Film izlemeyi sever misiniz? Film sektörü, yaygınlaştığı ilk dönemden bugüne önemli değişimler geçirdi. Eğlence amaçlı ve Hollywood kökenli “modern, estetik, zengin” dünyanın resmi ile başlayan serüven, bugün çok ilginç yönlere uzandı. Eğitim döneminin sona erişi ile birlikte, deniz ve kum yanı sıra, sinema geceleri de gençlerin programlarına girdi. Yazın en önemli eğlence sektörü olan müzik dünyasından sonra, ikinci sırayı sinema alır.

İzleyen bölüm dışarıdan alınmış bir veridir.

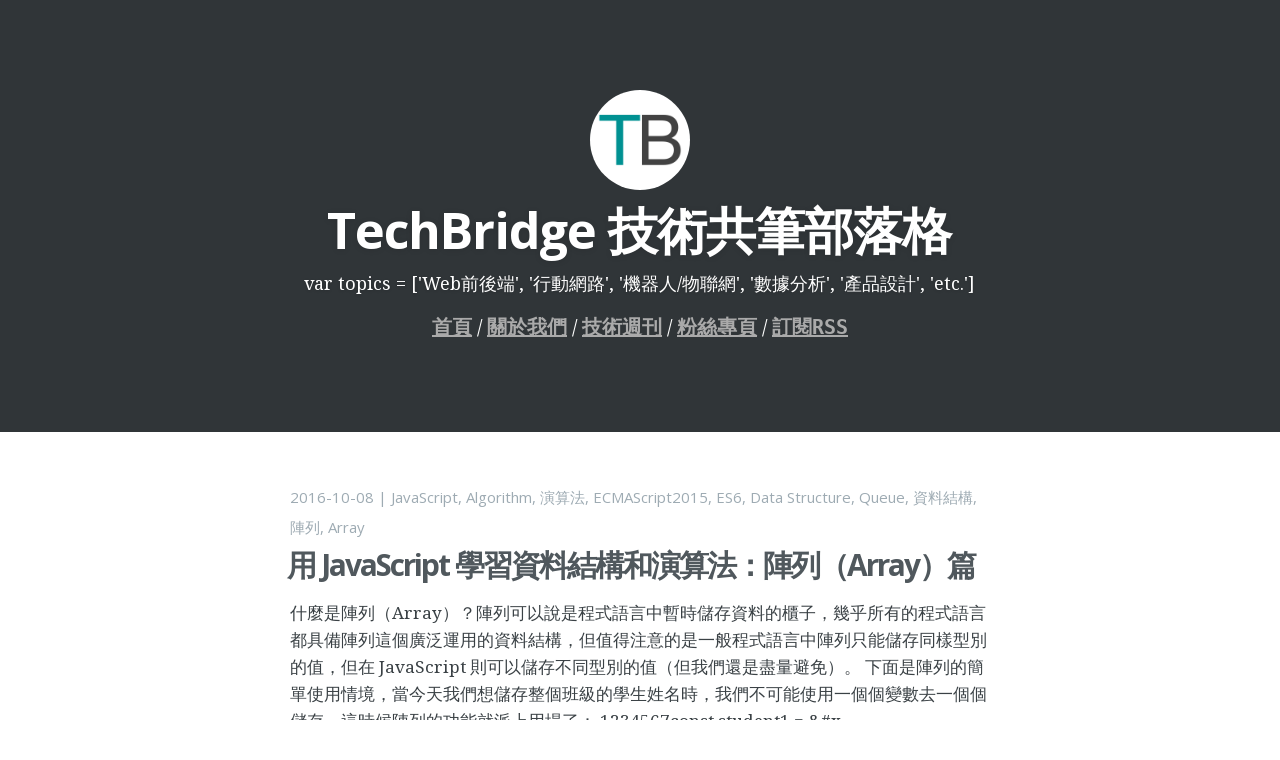

--- FILE ---
content_type: text/html; charset=utf-8
request_url: https://blog.techbridge.cc/tags/Array/
body_size: 2712
content:
<!DOCTYPE html>
<html>

<head>
  <meta http-equiv="Content-Type" content="text/html" charset="UTF-8" />
  <meta http-equiv="X-UA-Compatible" content="IE=edge,chrome=1" />
  <title>Tag: Array | TechBridge 技術共筆部落格</title>
  <meta name="description" content="TechBridge Weekly 技術週刊團隊是一群對用技術改變世界懷抱熱情的團隊。本技術共筆部落格初期專注於Web前後端、行動網路、機器人/物聯網、數據分析與產品設計等技術分享" />
  <meta name="HandheldFriendly" content="True" />
  <meta name="MobileOptimized" content="320" />
  <meta name="viewport" content="width=device-width, initial-scale=1.0" />
  <!-- google-site-verification -->
  <meta
    name="google-site-verification"
    content="bcOr2jIfPaRI5ngBviymG6zkEU_VN3sbfABLt0hsmoc"
  />
  <link
    rel="stylesheet preload"
    type="text/css"
    href="/css/screen.css"
    as="style"
  />
  <link
    rel="stylesheet preload"
    type="text/css"
    href="//fonts.googleapis.com/css?family=Noto+Serif:400,700,400italic|Open+Sans:700,400"
    as="style"
  />

  <!-- Favicons -->
  <link rel="apple-touch-icon" href="/img/favicon.ico" />
  <link rel="icon preload" href="/img/favicon.ico" as="image" />

   
  <link
    rel="alternate"
    type="application/atom+xml"
    title="Atom 0.3"
    href="atom.xml"
  />
    
</head>


<body class="home-template">

  <header class="site-head" >
    <div class="vertical">
        <div class="site-head-content inner">
             <a class="blog-logo" href="/"><img src="/img/logo-tb-500-500.png" alt="Blog Logo"/></a> 
            <h1 class="blog-title">TechBridge 技術共筆部落格</h1>
            <h2 class="blog-description">var topics = ['Web前後端', '行動網路', '機器人/物聯網', '數據分析', '產品設計', 'etc.']</h2>
            <div class="navbar-block">
                <span><a href="/">首頁</a></span> / <span><a href="/about/">關於我們</a></span> / <span><a href="http://weekly.techbridge.cc/" target="_blank">技術週刊</a></span> / <span><a href="https://www.facebook.com/techbridge.cc/" target="_blank">粉絲專頁</a></span> / <span><a href="/atom.xml" target="_blank">訂閱RSS </a></span>
                <br>
            </div>
        </div>
    </div>
</header>
  
<main class="content" role="main">
  
  <article class="post">
    <header class="post-header">
      <span class="post-meta">
      <time datetime="2016-10-08T22:00:00.000Z" itemprop="datePublished">
          2016-10-08
      </time>
    
    
    | 
    <a href='/tags/JavaScript/'>JavaScript</a>,
    
    <a href='/tags/Algorithm/'>Algorithm</a>,
    
    <a href='/tags/演算法/'>演算法</a>,
    
    <a href='/tags/ECMAScript2015/'>ECMAScript2015</a>,
    
    <a href='/tags/ES6/'>ES6</a>,
    
    <a href='/tags/Data-Structure/'>Data Structure</a>,
    
    <a href='/tags/Queue/'>Queue</a>,
    
    <a href='/tags/資料結構/'>資料結構</a>,
    
    <a href='/tags/陣列/'>陣列</a>,
    
    <a href='/tags/Array/'>Array</a>
    
    
</span>

<meta name="generator" content="用 JavaScript 學習資料結構和演算法：陣列（Array）篇">
<meta name="og:title" content="用 JavaScript 學習資料結構和演算法：陣列（Array）篇">
<meta name="og:description" content="TechBridge Weekly 技術週刊團隊是一群對用技術改變世界懷抱熱情的團隊。本技術共筆部落格初期專注於Web前後端、行動網路、機器人/物聯網、數據分析與產品設計等技術分享。">
<meta name="og:type" content="website">
<meta name="og:image" content="/img/og-cover.png">

      <h1 class="post-title"><a href="/2016/10/08/javascript-data-structure-algorithm-array/">用 JavaScript 學習資料結構和演算法：陣列（Array）篇</a></h1>
    </header>
    <section class="post-excerpt">
      <p>
      
        
什麼是陣列（Array）？陣列可以說是程式語言中暫時儲存資料的櫃子，幾乎所有的程式語言都具備陣列這個廣泛運用的資料結構，但值得注意的是一般程式語言中陣列只能儲存同樣型別的值，但在 JavaScript 則可以儲存不同型別的值（但我們還是盡量避免）。
下面是陣列的簡單使用情境，當今天我們想儲存整個班級的學生姓名時，我們不可能使用一個個變數去一個個儲存，這時候陣列的功能就派上用場了：
1234567const student1 = &#x
      
      </p>
      
      <p>
          <a href="/2016/10/08/javascript-data-structure-algorithm-array/" class="excerpt-link">Read More...</a>
      </p>
      
    </section>
  </article>
  
  <nav class="pagination" role="pagination">
    
    <span class="page-number">Page 1 of 1</span>
    
  </nav>
</main>


  <script>
  (function(i,s,o,g,r,a,m){i['GoogleAnalyticsObject']=r;i[r]=i[r]||function(){
  (i[r].q=i[r].q||[]).push(arguments)},i[r].l=1*new Date();a=s.createElement(o),
  m=s.getElementsByTagName(o)[0];a.async=1;a.src=g;m.parentNode.insertBefore(a,m)
  })(window,document,'script','//www.google-analytics.com/analytics.js','ga');

  ga('create', 'UA-75308642-1', 'auto');
  ga('send', 'pageview');

</script>
<footer class="site-footer">
  
  <a class="subscribe icon-feed" href="/atom.xml"><span class="tooltip">Subscribe!</span></a>
  
  <div class="inner">
     <section class="copyright">All content copyright <a href="/">TechBridge 技術共筆部落格</a> &copy; 2017 &bull; All rights reserved.</section>
  </div>
</footer>

  <script src="//ajax.googleapis.com/ajax/libs/jquery/2.0.3/jquery.min.js"></script>

<script type="text/javascript" src="/js/jquery.fitvids.js"></script>
<script type="text/javascript" src="/js/index.js"></script>


<script type="text/javascript">
    var _gaq = _gaq || [];
    _gaq.push(['_setAccount', '[object Object]']);
    _gaq.push(['_trackPageview']);

    (function() {
        var ga = document.createElement('script'); ga.type = 'text/javascript'; ga.async = true;
        ga.src = ('https:' == document.location.protocol ? 'https://ssl' : 'http://www') + '.google-analytics.com/ga.js';
        var s = document.getElementsByTagName('script')[0]; s.parentNode.insertBefore(ga, s);
    })();
</script>


<script type="text/javascript">
    var disqus_shortname = 'techbridgeweekly';

    (function(){
        var dsq = document.createElement('script');
        dsq.type = 'text/javascript';
        dsq.async = true;
        dsq.src = '//' + disqus_shortname + '.disqus.com/count.js';
        (document.getElementsByTagName('head')[0] || document.getElementsByTagName('body')[0]).appendChild(dsq);
    }());
</script>



<script src="https://cdn.jsdelivr.net/npm/medium-zoom@1.0.4/dist/medium-zoom.min.js"></script>
<script>
// NodeList
mediumZoom(document.querySelectorAll('img'));
</script>
  <div id="fb-root"></div>
	<script>(function(d, s, id) {
	  var js, fjs = d.getElementsByTagName(s)[0];
	  if (d.getElementById(id)) return;
	  js = d.createElement(s); js.id = id;
	  js.src = "//connect.facebook.net/en_US/sdk.js#xfbml=1&version=v2.5";
	  fjs.parentNode.insertBefore(js, fjs);
	}(document, 'script', 'facebook-jssdk'));</script>
</body>
</html>


--- FILE ---
content_type: application/javascript; charset=utf-8
request_url: https://blog.techbridge.cc/js/index.js
body_size: -321
content:
/**
 * Main JS file for Casper behaviours
 */

/*globals jQuery, document */
(function ($) {
    "use strict";

    $(document).ready(function(){

        $(".post-content").fitVids();

    });

}(jQuery));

Televizyonun yaygınlaşmasıyla ise film sektörünün büyük darbe aldığı bilinir. Bu darbe, uzun süre televizyonda film gösteriminin artırılmasıyla aşılmaya çalışıldı. Ama sonunda hakimiyeti, dizilere bıraktı –ki, daha ayrı bir incelemeyi hak eden ilginç bir dönüşümdür, dizi film hakimiyeti. Oysa sinema, bir dönem dünyada çok daha yaygındı. Camus bir romanında, hafta sonları sinema saatlerinde, insanların nasıl ortalıktan çekildiklerini şöyle anlatır: “Pazar günüydü… Galiba her yerde sinemalar tiyatrolar başlamıştı. Sokakta dükkancılardan, kedilerden başka kimse kalmamıştı… Çatıların üzerinde gökyüzü kızıllaştı ve ilk karartılarla birlikte, sokaklar da canlandı… Hemen o anda mahallenin sinemaları sokağa bir seyirci dalgası boşalttı.” (Albert Camus, Yabancı, Çev. Vedat Günyol, 33. Basım, Can Yayınları, İstanbul, 2010, s.29-30)
Bana sorarsanız, sinema, dramdır. Elbette yaşım da gözetildiğinde, gençlerin pek çoğunun hemen suratını ekşiteceği bu tarz, benim için “insani” olanın estetize sunumudur. Özellikle gençlerin bayıldıkları “komedi sineması”, benim için kabustur. İnadımı kırmak için izlemeye çabaladığım tüm filmler, bir kez daha bu gerçeğin altının çizilmesinden başka bir durağa varamamıştır. Ve kuşkusuz daha önemli ayrım ise “şiddet sineması”nda görülür. Bugünü anlamlandırmakta iyice zorlanan gençliğin, gelecekbilime duyduğu ilginin, “light” bir yansısı olan bilimkurgu filmleri de dahil olmak üzere, “şiddet sineması”nın yükselişi de benimle genç kuşakların arasını açtıkça açar.